内容は、昨年12月29日に7人の患者が運び込まれてきたこと、1月上旬には診療体制を強化したこと、同月23日に武漢が封鎖されると、治療が一層困難になり、春節(1月25日)のころが極限状態だったこと、現時点ではピークに達したと考えていること、などが紹介されている。
この記事に注目するのは、内容もさることながら「朝日新聞のスクープ記事」であることである。それは、張院長が外国メディアの取材に応じるのは初めてであり、武漢の医療機関の幹部が取材に応じるのも極めて異例だ、と述べられていることから、疑問の余地はない。
朝日新聞はこの記事が自慢らしく、3月12日の新型コロナウイルス問題の別刷りの特別版にも、再掲載している。
しかし、この記事は、朝日新聞にとって自慢できるものだろうか。
異例な取材を許されたのは、中国の共産党独裁政権から「完全に安全なメディア」として、信頼されているからではないのか。一方で、中国外務省は同月18日、米主要3紙(ウォールストリート・ジャーナル、ニューヨーク・タイムズ、ワシントン・ポスト)の米国人記者に対し、記者証返還を要求した。共産党政権にとって好ましくない記事を書いたようだ。
朝日新聞の“中国忖度(そんたく)体質”は、冒頭の2月23日2面の「時時刻刻欄」の記事にも、明確に表れている。
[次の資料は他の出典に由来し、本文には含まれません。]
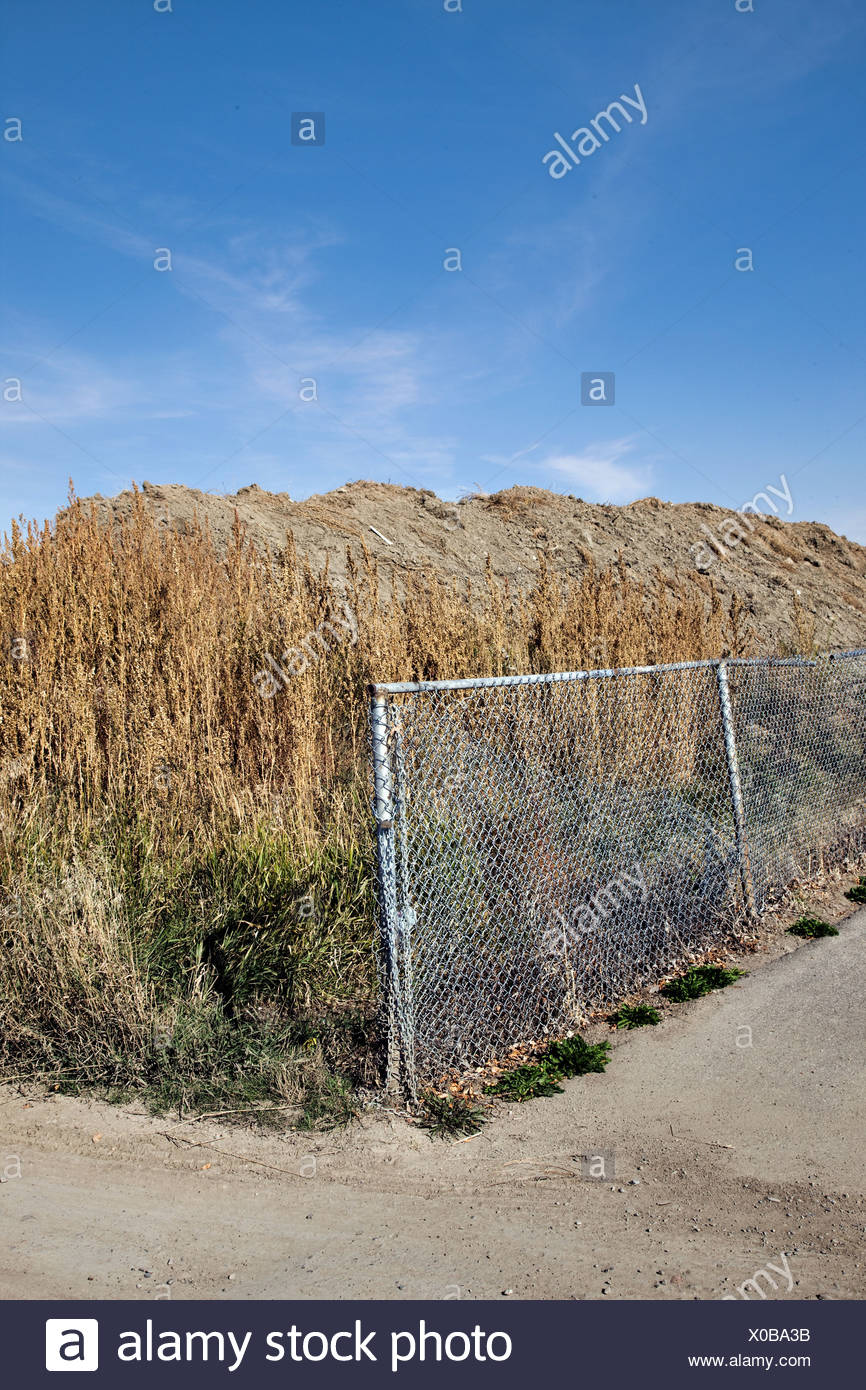 Fence next to a field Stock Photo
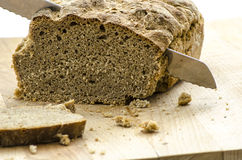 Cutting a homemade bread Royalty Free Stock Photography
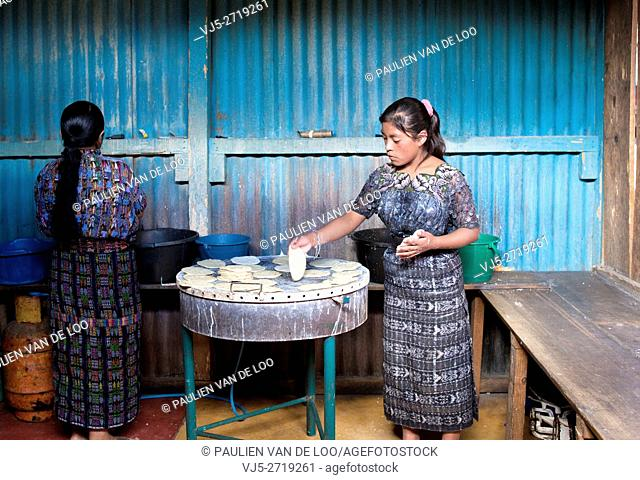 Antigua, Guatemala. Women baking bread and pancakes for shopping and hungry customers walking by her shop inside an indoor market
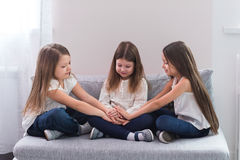Portrait of three happy girls sitting on sofa and friendship concept.  Royalty Free Stock Photos
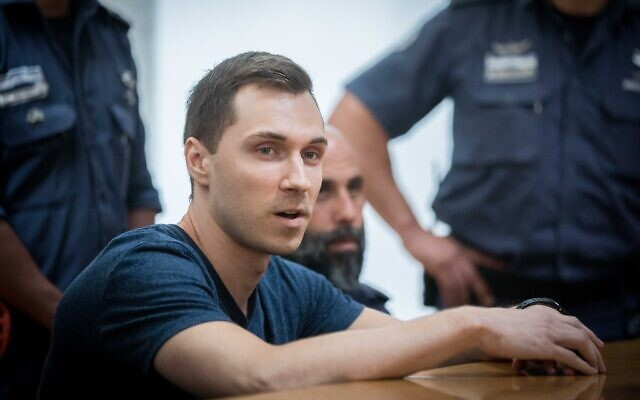Alexsey Burkov, a Russian hacker wanted by the United States, attends an appeals hearing against his pending extradition, at the High Court of Justice in Jerusalem, November 3, 2019. (Yonatan Sindel/Flash90)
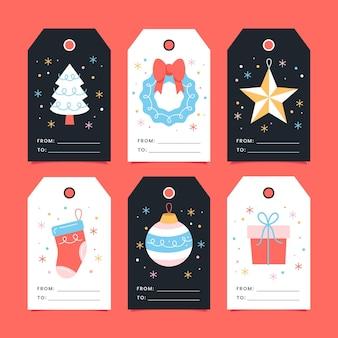Collezione piatta di etichette natalizie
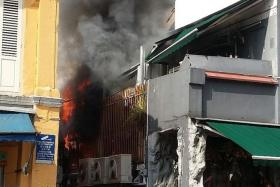 SMOKE: A crowd gathering outside Jungle Tandoor Restaurant as the fire burns on the second floor.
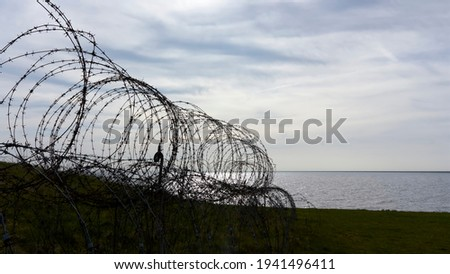 Closeup of old metal barbed wire from the second world war. Sharp razor wire fence near the sea during sunset.  Concept of prison, immigration, detention, boundary, defence or war. Royalty-Free Stock Photo #1941496411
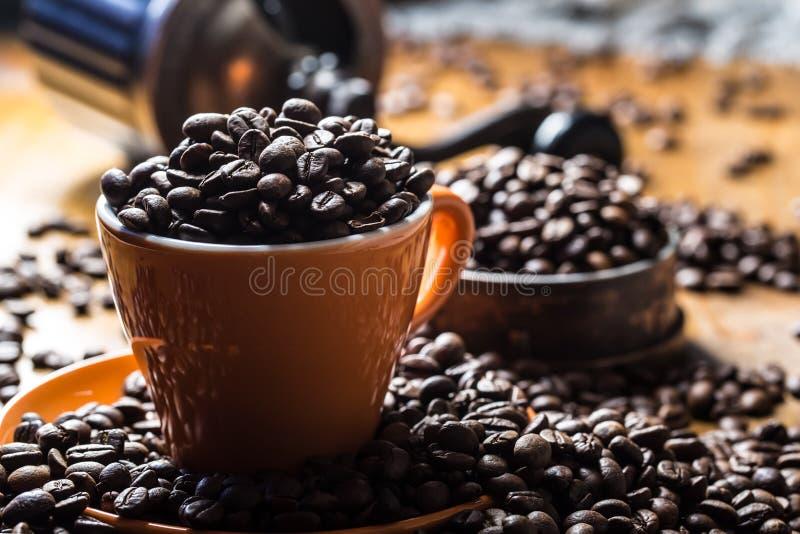 Café Taza de café por completo de los granos de café, amoladora de café en el fondo fotos de archivo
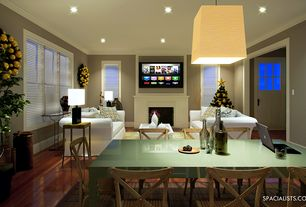 Contemporary Great Room with double-hung window, Crown molding, Pendant light, can lights, Standard height, Fireplace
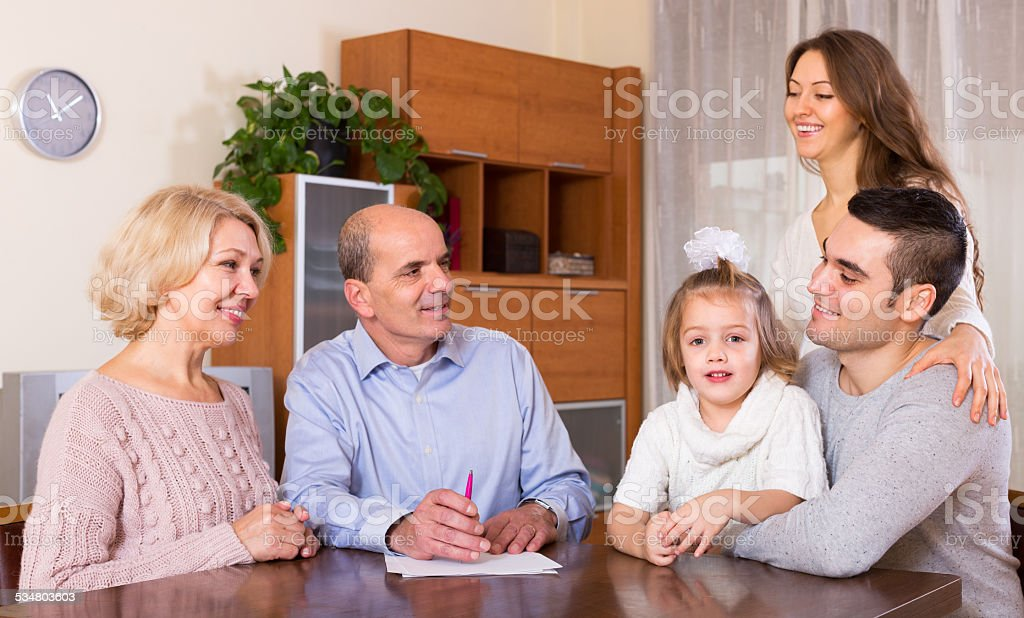 family ready to sign banking documents stock photo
それは、「問われる強権『失敗許されぬ』」との見出しで、書き出しは「1100万人の大都市を封鎖するという決断は、中国特有の政治体制だからこそ可能だったとも言える。中国の呼吸器系疾病の第一人者である鍾南山医師は『これほどの動員力を持ち、市民を一斉に動かせる国は中国以外にはない』と語る」となっている。
次いで、強権的な手法を具体的に説明し、「政権はこうした中央集権システムの『優位性』を誇り、武漢封鎖が感染の拡大阻止に効果を示したとアピールし始めている」と述べている。中国側の驚くほど勝手な言い分を、そのまま紹介しているのだ。
その後、中国は中国発生説を否定し、「米軍が持ち込んだ」とまで、主張するようになる。
■酒井信彦(さかい・のぶひこ) 元東京大学教授。1943年、神奈川県生まれ。70年3月、東大大学院人文科学研究科修士課程修了。同年4月、東大史料編纂所に勤務し、「大日本史料」(11編・10編)の編纂に従事する一方、アジアの民族問題などを中心に研究する。2006年3月、定年退職。現在、新聞や月刊誌で記事やコラムを執筆する。著書に『虐日偽善に狂う朝日新聞』(日新報道)など。